*Task prompt*:
Using the data below, return the stretch from the line that contains "Brown and Beige" through the line that contains "7-17 Fotini's Cottage, Symi", both included, exactly as it stands and nothing beyond it.

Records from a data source

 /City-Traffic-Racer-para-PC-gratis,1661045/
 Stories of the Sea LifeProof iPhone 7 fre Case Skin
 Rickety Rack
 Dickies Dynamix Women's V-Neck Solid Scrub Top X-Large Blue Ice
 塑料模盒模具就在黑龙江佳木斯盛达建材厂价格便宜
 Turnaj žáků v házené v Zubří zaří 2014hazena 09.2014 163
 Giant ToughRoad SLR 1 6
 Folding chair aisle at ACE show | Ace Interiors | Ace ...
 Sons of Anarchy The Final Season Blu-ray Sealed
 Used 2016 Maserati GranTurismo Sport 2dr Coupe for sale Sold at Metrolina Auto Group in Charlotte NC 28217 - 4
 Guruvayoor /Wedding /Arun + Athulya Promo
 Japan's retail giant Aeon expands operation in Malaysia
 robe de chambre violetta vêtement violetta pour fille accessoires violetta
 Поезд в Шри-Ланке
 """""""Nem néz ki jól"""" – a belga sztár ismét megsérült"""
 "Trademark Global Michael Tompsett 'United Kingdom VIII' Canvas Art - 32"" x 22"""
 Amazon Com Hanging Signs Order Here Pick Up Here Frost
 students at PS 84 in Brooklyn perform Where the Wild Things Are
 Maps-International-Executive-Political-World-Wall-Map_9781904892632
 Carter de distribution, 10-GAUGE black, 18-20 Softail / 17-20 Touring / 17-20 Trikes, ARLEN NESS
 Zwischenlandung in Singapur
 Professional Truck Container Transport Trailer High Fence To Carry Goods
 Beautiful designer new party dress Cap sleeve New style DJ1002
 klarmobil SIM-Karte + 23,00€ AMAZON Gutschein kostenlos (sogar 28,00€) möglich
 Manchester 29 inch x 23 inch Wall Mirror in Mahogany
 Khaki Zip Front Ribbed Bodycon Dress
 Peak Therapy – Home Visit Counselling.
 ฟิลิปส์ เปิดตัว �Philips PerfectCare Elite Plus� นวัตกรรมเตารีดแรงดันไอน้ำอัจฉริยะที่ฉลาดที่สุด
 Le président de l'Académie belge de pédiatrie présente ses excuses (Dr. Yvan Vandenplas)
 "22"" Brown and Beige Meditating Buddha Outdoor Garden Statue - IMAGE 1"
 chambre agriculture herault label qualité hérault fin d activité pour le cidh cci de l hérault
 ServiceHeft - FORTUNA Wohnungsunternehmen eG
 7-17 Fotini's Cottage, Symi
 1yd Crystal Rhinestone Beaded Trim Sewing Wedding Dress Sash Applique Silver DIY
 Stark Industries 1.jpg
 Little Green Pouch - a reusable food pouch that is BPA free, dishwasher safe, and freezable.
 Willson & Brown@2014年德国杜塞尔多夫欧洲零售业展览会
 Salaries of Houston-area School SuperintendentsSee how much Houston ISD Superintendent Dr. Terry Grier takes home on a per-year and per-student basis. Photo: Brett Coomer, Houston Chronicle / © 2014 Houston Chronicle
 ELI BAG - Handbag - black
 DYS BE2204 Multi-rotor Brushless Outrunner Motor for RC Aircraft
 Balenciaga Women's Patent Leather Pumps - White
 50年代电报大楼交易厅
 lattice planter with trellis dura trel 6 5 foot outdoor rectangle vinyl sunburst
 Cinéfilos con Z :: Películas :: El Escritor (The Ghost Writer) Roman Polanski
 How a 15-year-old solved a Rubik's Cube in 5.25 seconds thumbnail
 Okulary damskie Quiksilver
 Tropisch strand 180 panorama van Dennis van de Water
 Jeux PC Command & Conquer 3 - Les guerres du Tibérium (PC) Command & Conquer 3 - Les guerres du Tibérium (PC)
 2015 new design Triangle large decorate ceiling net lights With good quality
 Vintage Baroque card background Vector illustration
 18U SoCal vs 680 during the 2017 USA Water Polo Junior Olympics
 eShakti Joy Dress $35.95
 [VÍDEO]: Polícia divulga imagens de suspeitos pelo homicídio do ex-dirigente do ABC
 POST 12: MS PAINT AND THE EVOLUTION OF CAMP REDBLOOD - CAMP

*Task response*:
 "22"" Brown and Beige Meditating Buddha Outdoor Garden Statue - IMAGE 1"
 chambre agriculture herault label qualité hérault fin d activité pour le cidh cci de l hérault
 ServiceHeft - FORTUNA Wohnungsunternehmen eG
 7-17 Fotini's Cottage, Symi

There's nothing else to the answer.